[本文]

このプロセスによって、ネットワーク環境にかかわらず、クライアントとサーバーは確実に接続と通信ができるようになります。必要に応じて、直接接続とリレーサービスは組み合わせて使用されます。
コアコンポーネント
- STUNサービス:ピアにリフレクシブアドレス情報を提供し、NAT環境を通して直接接続を確立できるようにします。
- Photon Cloud:セッション作成を管理し、必要に応じたリレー接続試行と、ピア検出を補助します。
セッションの作成と参加
以下の図は、セッション作成とセットアップの全体的なフローを示しています。

- 1. サーバーは、Serverモードでゲームを開始する。
- 2. サーバーは、Photon Cloudを使用して新しいセッションを作成する。
- 3. Photon Cloudは、セッション作成を承認する。
- 4. サーバーは、参加リクエストプロトコルメッセージをPhoton Cloudに送信する。これは、Fusionのホストモード関連のカスタムプロパティでセッションをセットアップするために使用されます。

[/本文]
[抽出データ]

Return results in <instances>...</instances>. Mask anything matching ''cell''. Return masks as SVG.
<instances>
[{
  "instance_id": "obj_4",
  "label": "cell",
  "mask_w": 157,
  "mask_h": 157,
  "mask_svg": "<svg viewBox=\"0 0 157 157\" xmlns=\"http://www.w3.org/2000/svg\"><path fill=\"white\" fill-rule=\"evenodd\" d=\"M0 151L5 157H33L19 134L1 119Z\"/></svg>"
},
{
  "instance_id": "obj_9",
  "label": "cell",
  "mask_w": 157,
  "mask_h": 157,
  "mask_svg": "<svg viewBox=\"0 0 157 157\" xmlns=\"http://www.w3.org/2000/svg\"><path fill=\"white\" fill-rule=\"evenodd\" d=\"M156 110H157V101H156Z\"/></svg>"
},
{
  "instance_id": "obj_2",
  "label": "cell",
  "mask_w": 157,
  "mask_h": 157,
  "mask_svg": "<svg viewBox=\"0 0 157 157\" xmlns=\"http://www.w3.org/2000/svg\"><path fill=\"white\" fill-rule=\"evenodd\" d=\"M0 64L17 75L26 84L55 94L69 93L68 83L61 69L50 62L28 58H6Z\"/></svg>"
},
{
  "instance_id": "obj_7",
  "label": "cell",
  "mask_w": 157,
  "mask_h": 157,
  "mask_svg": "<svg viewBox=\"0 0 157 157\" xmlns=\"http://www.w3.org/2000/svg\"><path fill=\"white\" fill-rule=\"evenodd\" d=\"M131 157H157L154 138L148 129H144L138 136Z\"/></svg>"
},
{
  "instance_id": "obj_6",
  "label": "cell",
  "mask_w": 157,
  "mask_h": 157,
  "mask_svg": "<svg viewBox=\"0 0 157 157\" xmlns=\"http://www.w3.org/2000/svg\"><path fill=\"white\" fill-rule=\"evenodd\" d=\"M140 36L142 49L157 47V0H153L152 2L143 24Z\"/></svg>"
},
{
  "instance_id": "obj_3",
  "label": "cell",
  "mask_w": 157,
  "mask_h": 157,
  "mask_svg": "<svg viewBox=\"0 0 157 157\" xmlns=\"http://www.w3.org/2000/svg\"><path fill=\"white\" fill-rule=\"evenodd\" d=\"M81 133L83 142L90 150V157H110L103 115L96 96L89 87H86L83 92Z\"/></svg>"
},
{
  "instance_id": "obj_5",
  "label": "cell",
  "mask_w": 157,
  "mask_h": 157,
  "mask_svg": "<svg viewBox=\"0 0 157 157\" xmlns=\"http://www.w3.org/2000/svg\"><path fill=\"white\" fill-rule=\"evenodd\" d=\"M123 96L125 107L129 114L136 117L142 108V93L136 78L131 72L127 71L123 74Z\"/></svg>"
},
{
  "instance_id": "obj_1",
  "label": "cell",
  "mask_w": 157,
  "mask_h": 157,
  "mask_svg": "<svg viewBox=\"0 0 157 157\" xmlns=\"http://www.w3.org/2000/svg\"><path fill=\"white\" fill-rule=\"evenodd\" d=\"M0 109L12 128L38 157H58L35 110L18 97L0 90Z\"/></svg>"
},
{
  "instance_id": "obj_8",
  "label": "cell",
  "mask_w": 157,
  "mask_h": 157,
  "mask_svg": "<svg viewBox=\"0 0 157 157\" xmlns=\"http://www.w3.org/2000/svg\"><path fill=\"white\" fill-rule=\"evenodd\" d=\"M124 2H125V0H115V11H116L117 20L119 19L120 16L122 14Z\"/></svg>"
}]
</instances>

[/抽出データ]

課題:
• 1. Photon Cloudでのセッション接続を説明した本文から、「このプロセスによって、ネット」から「- Photon Cloud:セッション作成を管理し、必要に応じたリレー接続試行と、ピア検出を補助します。」までを、両端の語句も含めて一字一句変えずに抜き出してください。
• 2. Photon Cloudでのセッション作成と参加を説明した本文を、最後の文の後から書き継いでください。

解答:
• 1.
このプロセスによって、ネットワーク環境にかかわらず、クライアントとサーバーは確実に接続と通信ができるようになります。必要に応じて、直接接続とリレーサービスは組み合わせて使用されます。
コアコンポーネント
- STUNサービス:ピアにリフレクシブアドレス情報を提供し、NAT環境を通して直接接続を確立できるようにします。
- Photon Cloud:セッション作成を管理し、必要に応じたリレー接続試行と、ピア検出を補助します。

• 2.
- 5. Photon Cloudは、参加リクエストを承認する。
- 6. Photon Cloudは、サーバーに開始リクエストを送信する。
- 7. サーバーを開始して、NetworkRunnerを初期化する。
- 8. サーバーは、ローカルネットワークアドレスを取得する処理を実行する。
- 9. サーバーは、STUNサーバーにSTUNリクエストを送信する。
- 10. サーバーは、STUNサーバーからリフレクシブアドレスを受信する。
- 11. サーバーは、Photon Cloudにリフレクシブアドレスを送信する。
以下の図は、クライアント参加プロセスを示します。

- 1. クライアントは、Clientモードでゲームを開始する。
- 2. クライアントは、Photon Cloudを使用してランダムなセッションへ参加を試みる。
- 3. Photon Cloudは、セッション参加を確認する。
- 4. クライアントは、参加リクエストプロトコルメッセージをPhoton Cloudに送信する。これは、セッションにクライアントを登録するために使用されます。
- 5. Photon Cloudは、参加リクエストを承認する。
- 6. Photon Cloudは、クライアントに開始リクエストを送信する。
- 7. クライアントを開始して、NetworkRunnerを初期化する。
- 8. クライアントは、ローカルネットワークアドレスを取得する処理を実行する。
- 9. クライアントは、STUNサーバーにSTUNリクエストを送信する。
- 10. クライアントは、STUNサーバーからリフレクシブアドレスを受信する。
- 11. クライアントは、Photon Cloudにリフレクシブアドレスを送信する。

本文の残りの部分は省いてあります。